AI benchmarks, explained
The tests behind the leaderboard. Each one probes a different skill — graduate science, real GitHub bug-fixing, competition math, terminal agents. Click any benchmark to see what it measures and which models lead.
Reasoning
Knowledge
Humanity's Last Exam
Around 2,500 expert-written, closed-ended questions across 100+ academic subjects. The hardest broad-knowledge exam in use; frontier models still score well below human experts.
MMLU-Pro
A harder, reasoning-heavy rebuild of MMLU with 10 answer choices instead of 4, cutting saturation and prompt sensitivity across 14 disciplines.
Coding
SWE-Bench Verified
500 human-validated real GitHub issues; the model must produce a patch that makes the repo's hidden tests pass.

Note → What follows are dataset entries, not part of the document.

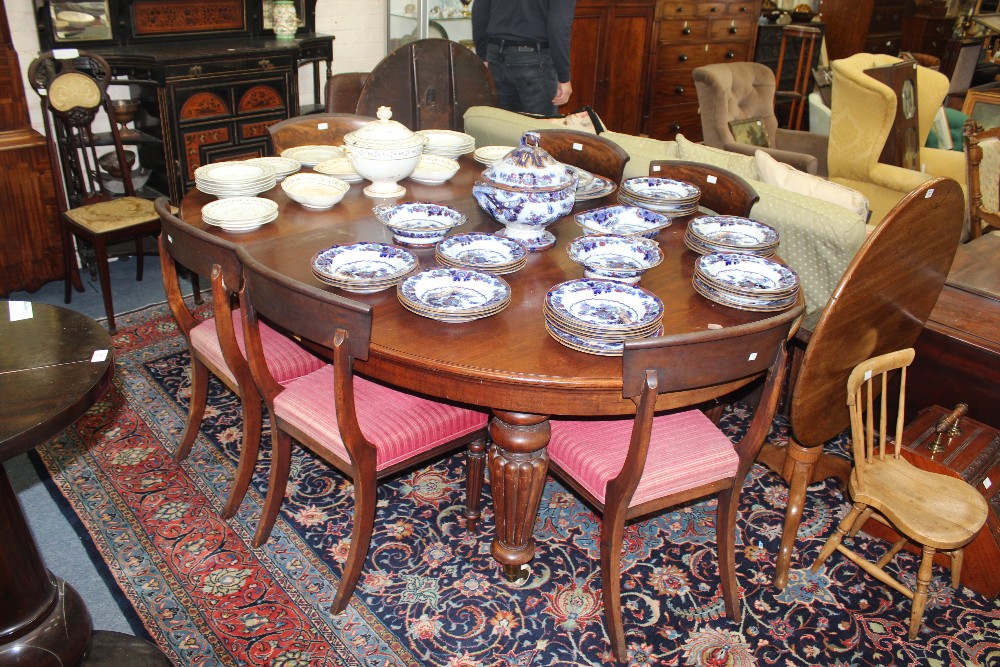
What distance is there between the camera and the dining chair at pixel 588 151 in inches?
113

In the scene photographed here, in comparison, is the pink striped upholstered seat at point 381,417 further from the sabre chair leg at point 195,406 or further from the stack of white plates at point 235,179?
the stack of white plates at point 235,179

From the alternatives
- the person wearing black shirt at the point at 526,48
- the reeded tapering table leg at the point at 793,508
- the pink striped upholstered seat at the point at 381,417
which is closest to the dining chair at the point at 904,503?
the reeded tapering table leg at the point at 793,508

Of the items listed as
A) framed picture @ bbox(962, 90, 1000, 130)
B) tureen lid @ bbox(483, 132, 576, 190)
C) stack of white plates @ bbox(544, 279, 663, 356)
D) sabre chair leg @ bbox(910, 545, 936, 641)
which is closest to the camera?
stack of white plates @ bbox(544, 279, 663, 356)

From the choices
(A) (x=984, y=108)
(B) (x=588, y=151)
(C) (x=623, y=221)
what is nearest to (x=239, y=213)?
(C) (x=623, y=221)

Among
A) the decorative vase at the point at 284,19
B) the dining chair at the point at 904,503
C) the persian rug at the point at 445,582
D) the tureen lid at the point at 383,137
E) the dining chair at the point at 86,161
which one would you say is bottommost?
the persian rug at the point at 445,582

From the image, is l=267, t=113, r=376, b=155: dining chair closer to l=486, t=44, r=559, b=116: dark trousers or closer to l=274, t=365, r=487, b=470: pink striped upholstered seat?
l=274, t=365, r=487, b=470: pink striped upholstered seat

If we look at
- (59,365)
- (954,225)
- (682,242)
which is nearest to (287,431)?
(59,365)

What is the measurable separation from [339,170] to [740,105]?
303 centimetres

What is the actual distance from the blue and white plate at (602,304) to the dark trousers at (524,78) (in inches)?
114

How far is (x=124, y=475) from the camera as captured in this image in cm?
252

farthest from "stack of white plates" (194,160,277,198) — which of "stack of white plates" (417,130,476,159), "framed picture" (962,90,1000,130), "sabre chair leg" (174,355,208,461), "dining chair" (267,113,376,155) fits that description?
"framed picture" (962,90,1000,130)

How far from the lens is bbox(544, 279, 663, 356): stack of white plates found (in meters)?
1.67

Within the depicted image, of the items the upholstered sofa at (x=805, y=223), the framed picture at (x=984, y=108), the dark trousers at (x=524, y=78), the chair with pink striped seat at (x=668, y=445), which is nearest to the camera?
the chair with pink striped seat at (x=668, y=445)

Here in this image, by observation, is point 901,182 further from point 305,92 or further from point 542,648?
point 305,92
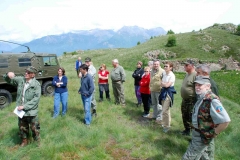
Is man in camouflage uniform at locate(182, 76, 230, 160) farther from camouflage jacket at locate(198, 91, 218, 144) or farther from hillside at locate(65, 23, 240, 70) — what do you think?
hillside at locate(65, 23, 240, 70)

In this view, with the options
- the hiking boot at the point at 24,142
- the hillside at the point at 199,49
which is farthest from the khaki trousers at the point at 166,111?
the hillside at the point at 199,49

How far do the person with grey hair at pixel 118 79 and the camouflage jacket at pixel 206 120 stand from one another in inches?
213

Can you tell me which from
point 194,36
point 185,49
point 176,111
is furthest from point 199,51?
point 176,111

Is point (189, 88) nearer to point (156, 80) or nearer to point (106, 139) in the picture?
point (156, 80)

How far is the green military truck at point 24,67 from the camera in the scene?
8.67 meters

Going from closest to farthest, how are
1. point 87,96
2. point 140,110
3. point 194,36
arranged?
1. point 87,96
2. point 140,110
3. point 194,36

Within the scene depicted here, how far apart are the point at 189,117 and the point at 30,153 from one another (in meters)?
4.09

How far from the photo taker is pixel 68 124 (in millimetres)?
6301

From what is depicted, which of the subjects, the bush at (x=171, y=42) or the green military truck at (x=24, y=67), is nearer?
the green military truck at (x=24, y=67)

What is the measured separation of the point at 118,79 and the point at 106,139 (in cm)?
335

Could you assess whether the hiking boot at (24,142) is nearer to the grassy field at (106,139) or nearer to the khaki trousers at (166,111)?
the grassy field at (106,139)

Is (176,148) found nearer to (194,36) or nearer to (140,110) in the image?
(140,110)

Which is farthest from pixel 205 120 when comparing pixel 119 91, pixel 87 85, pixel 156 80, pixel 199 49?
pixel 199 49

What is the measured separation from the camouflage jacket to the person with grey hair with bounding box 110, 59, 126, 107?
17.7 ft
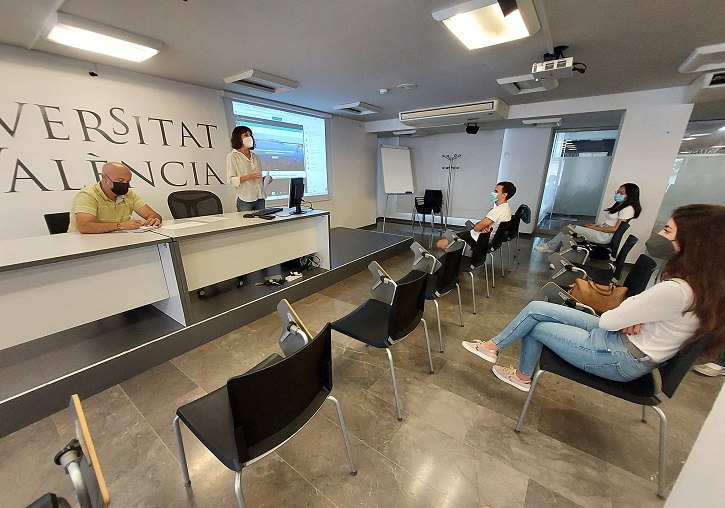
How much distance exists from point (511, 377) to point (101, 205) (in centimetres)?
322

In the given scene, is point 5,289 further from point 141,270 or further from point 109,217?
point 109,217

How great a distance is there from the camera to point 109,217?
213cm

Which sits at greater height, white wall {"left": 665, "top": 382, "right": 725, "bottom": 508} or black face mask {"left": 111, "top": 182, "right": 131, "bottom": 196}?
black face mask {"left": 111, "top": 182, "right": 131, "bottom": 196}

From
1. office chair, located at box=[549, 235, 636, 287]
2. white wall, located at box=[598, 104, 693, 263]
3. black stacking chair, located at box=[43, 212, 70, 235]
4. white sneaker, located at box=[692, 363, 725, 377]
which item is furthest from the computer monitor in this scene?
white wall, located at box=[598, 104, 693, 263]

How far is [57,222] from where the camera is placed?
2.33 meters

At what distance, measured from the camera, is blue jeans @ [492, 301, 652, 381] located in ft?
4.06

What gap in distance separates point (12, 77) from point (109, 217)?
5.44 ft

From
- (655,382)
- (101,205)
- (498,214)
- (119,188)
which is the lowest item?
(655,382)

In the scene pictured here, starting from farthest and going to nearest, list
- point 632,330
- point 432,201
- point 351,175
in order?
point 432,201
point 351,175
point 632,330

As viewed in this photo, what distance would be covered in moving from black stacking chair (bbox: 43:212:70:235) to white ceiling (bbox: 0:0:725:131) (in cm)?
138

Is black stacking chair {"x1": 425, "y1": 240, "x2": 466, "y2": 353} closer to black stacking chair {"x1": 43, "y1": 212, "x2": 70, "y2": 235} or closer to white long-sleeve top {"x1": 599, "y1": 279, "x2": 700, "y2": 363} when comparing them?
white long-sleeve top {"x1": 599, "y1": 279, "x2": 700, "y2": 363}

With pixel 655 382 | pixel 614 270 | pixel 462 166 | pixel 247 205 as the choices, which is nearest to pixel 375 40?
pixel 247 205

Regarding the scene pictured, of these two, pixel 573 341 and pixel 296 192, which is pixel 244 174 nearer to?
pixel 296 192

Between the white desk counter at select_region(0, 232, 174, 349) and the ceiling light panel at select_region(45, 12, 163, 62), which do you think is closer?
the white desk counter at select_region(0, 232, 174, 349)
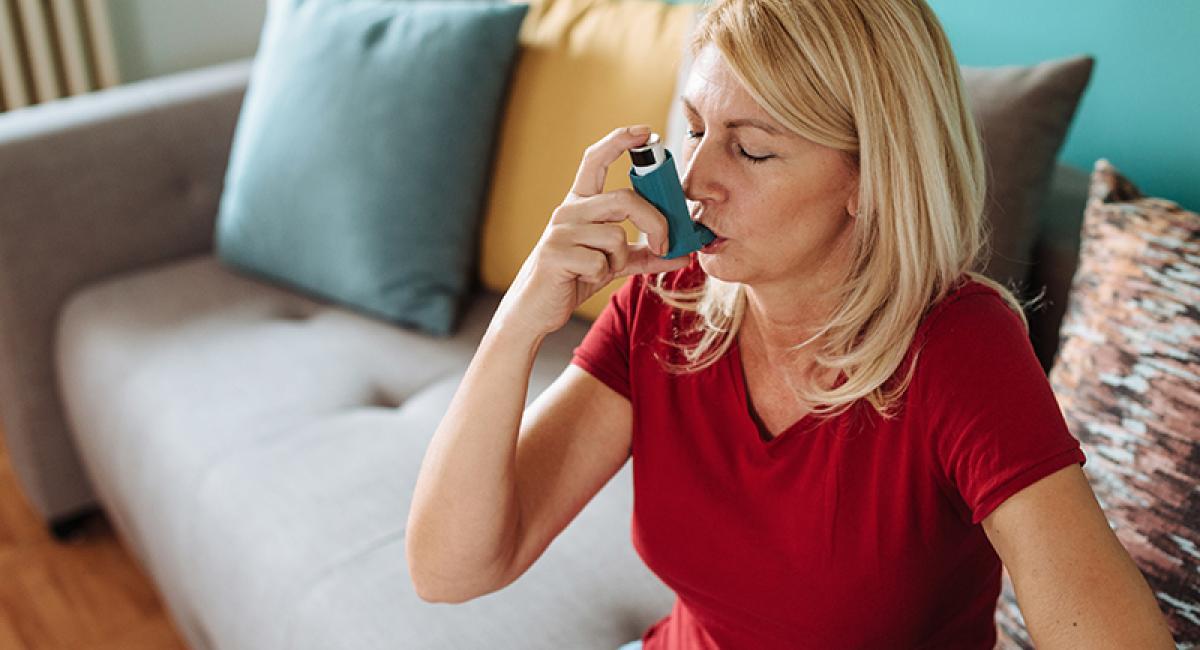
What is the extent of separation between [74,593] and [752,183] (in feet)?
5.30

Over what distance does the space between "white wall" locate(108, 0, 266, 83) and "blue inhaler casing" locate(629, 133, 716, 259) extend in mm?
2259

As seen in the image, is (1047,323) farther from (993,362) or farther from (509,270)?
(509,270)

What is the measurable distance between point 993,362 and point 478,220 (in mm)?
1150

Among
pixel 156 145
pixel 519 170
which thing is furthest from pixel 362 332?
pixel 156 145

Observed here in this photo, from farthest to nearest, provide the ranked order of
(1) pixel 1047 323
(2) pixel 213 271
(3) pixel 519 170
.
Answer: (2) pixel 213 271 → (3) pixel 519 170 → (1) pixel 1047 323

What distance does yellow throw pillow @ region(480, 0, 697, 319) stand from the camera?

The standard agentic software-engineering benchmark.
LiveCodeBench
Contamination-free competitive-programming problems collected continuously from LeetCode, AtCoder and Codeforces, so newer problems can't be in training data.
SciCode
Research-level scientific coding: implement methods from physics, biology, chemistry and materials science papers as runnable, test-verified code.
Math
AIME 2025
The 2025 American Invitational Mathematics Examination — 15 hard, integer-answer competition problems. A leading discriminator of mathematical reasoning.
MATH-500
A 500-problem slice of the MATH dataset spanning algebra to number theory at five difficulty levels, used for step-by-step mathematical reasoning.
Agentic / tool use
Terminal-Bench
Real, end-to-end agentic tasks executed inside a live terminal and sandbox (build, debug, configure systems). Measures tool-use and long-horizon execution.
τ²-Bench
Tool-Agent-User benchmark: the model handles realistic customer tasks (telecom, retail, airline) by calling tools and following policy across multi-turn conversations.